BCGAs are really their own animals in a lot of ways, and once you understand them on a large scale, you know just how much gas they can deliver if you put enough technical work, money, and pipelines into them. I am fully aware of the number of assumptions within my back-of-the-envelope development scenario that’s outlined here, but I have to start from somewhere. It may take longer than I think, but if this BCGA is real, I think that my numbers are in the ballpark. First you have to understand the “micro” technical data (the rocks, the well results, the potential productivities, etc) and then you zoom out and start looking at the whole basin as “the thing”, not the wells within it. The basin is just the sum of the wells and if you’re confident in the capability of the wells, then you’re confident in the capability of the basin. Once you get to that point, you’re thinking in billions, not in millions of dollars.
That’s what I think the supermajors know and it’s what I think will bring them to the table sooner than most people would think. When you’re a big fish in an ever-shrinking pond, you have an insatiable appetite for big projects that can move the needle and deliver good returns for your shareholders. The problem is that assets like that are hard to find and a lot of them are in regions with limited or non-existent infrastructure, marketing challenges, and/or poor fiscal terms. The fact that Valeura’s Banarli project just happens to be surrounded by regional gas pipelines is like a gift from above. And how can it get better than finding a giant resource play in a country that imports 99% of its ever growing gas needs that also happens to be on the doorstep of Western Europe?
The bottom line is that once you wrap your head around the BCGA concept and are comfortable that this is truly a nascent resource play, you can start thinking of Valeura as a vessel that can take massive amounts of capital and return them to you with a nice profit. The well details at that point are just details, and Valeura and Statoil might only be one or two wells away from drilling a vertical well into one of these structural corridors where the Thrace will really show what it can do.
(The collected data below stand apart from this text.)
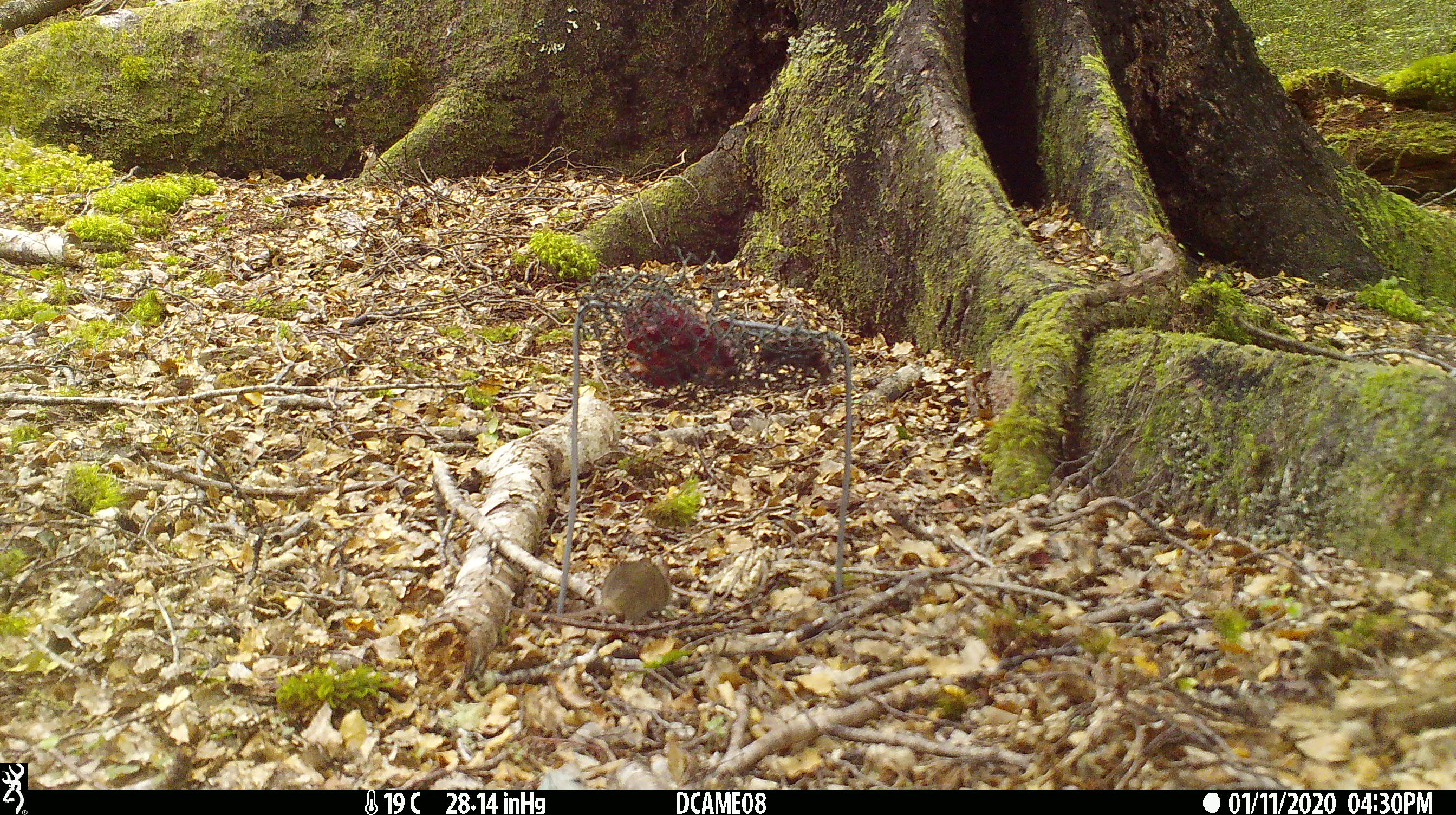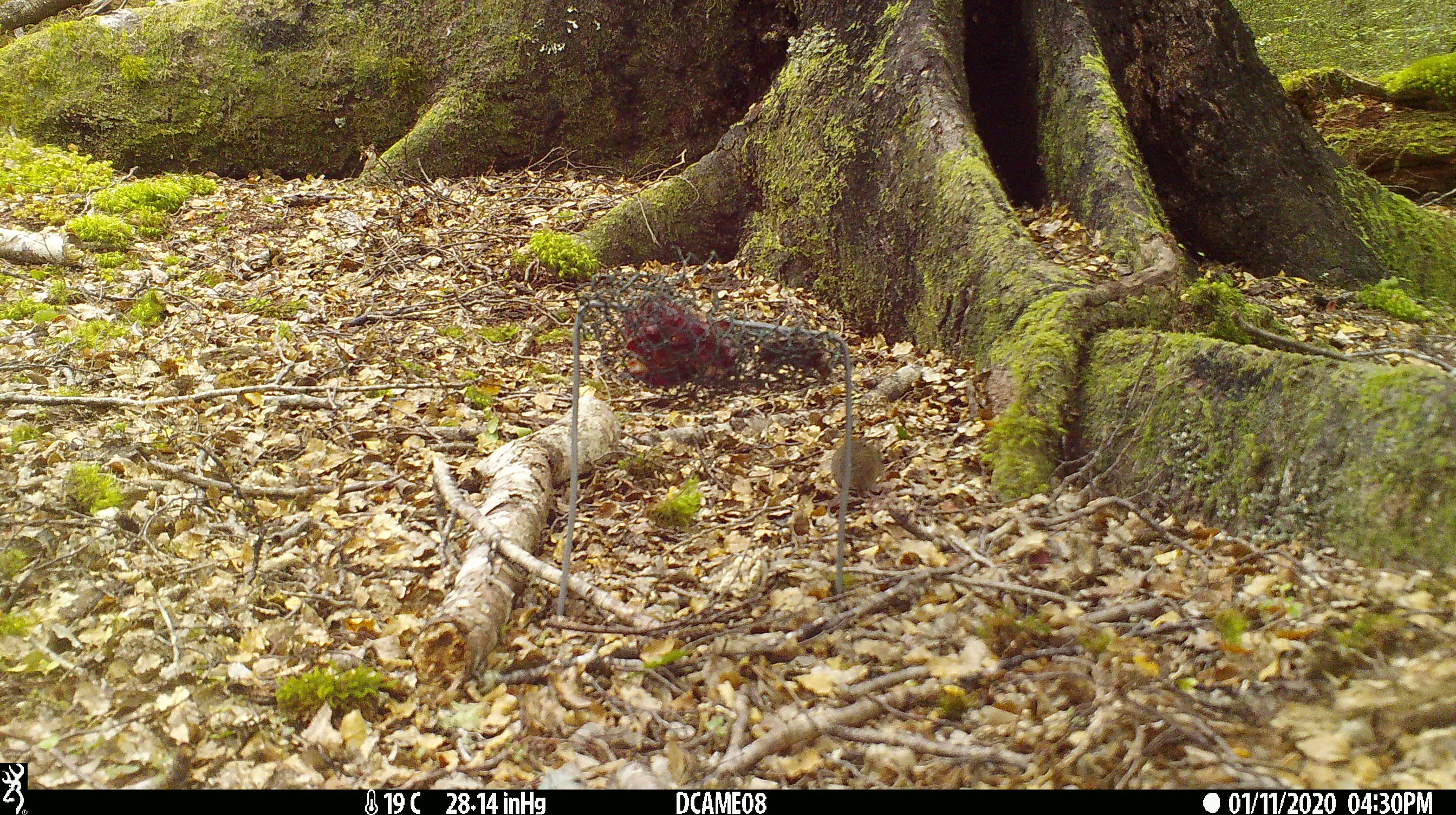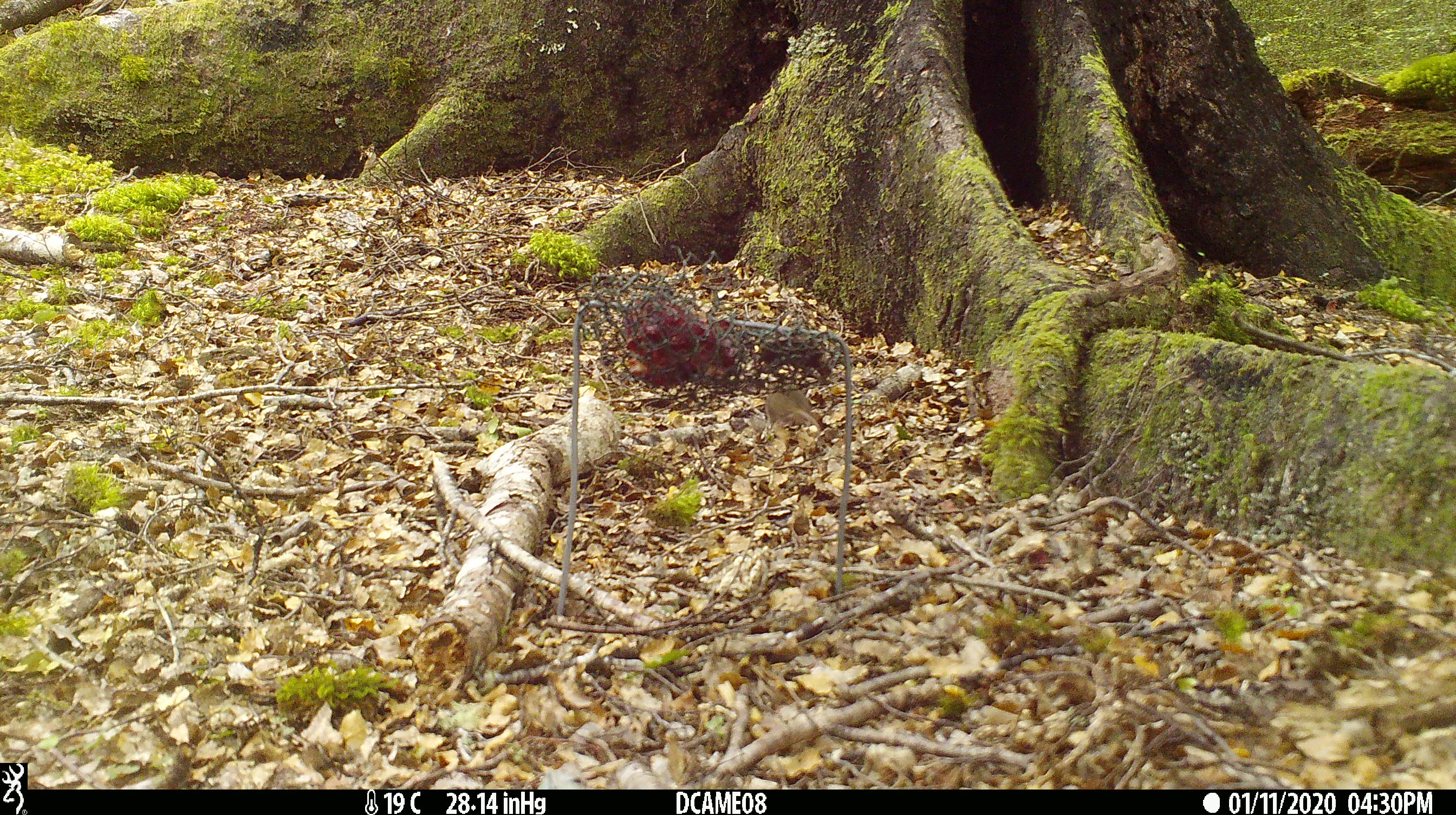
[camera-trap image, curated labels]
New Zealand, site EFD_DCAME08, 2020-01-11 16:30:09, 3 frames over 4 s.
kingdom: Animalia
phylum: Chordata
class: Mammalia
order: Rodentia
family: Muridae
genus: Mus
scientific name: Mus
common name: mouse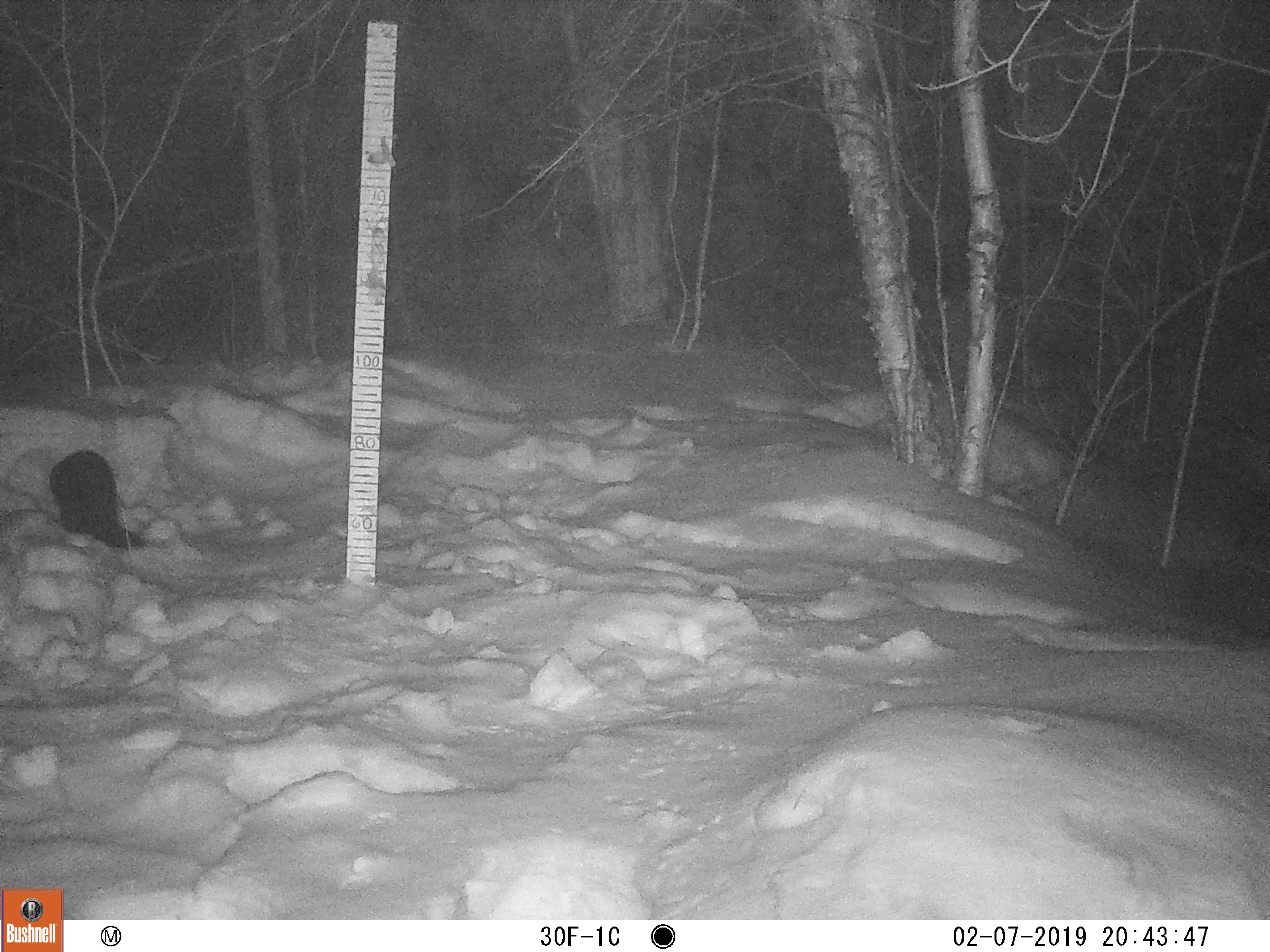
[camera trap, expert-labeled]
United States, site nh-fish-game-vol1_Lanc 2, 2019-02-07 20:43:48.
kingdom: Animalia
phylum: Chordata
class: Mammalia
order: Carnivora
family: Mustelidae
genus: Pekania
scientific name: Pekania pennanti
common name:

Does a supermajor step in before that well is drilled? Quite possibly. If I learned anything while doing my studies in geodynamics, it’s that there’s no doubt that the rocks in the central Thrace have been put through some pretty major tectonic forces over time and that there’s a very good chance that there are some very fractured rocks down there. If I know that, then there’s no doubt a guy smarter than me at any one of many supermajors that knows that, and he’s the guy who will be part of the team whose job it is to identify and capture assets like these before anyone knows how much they’re really worth.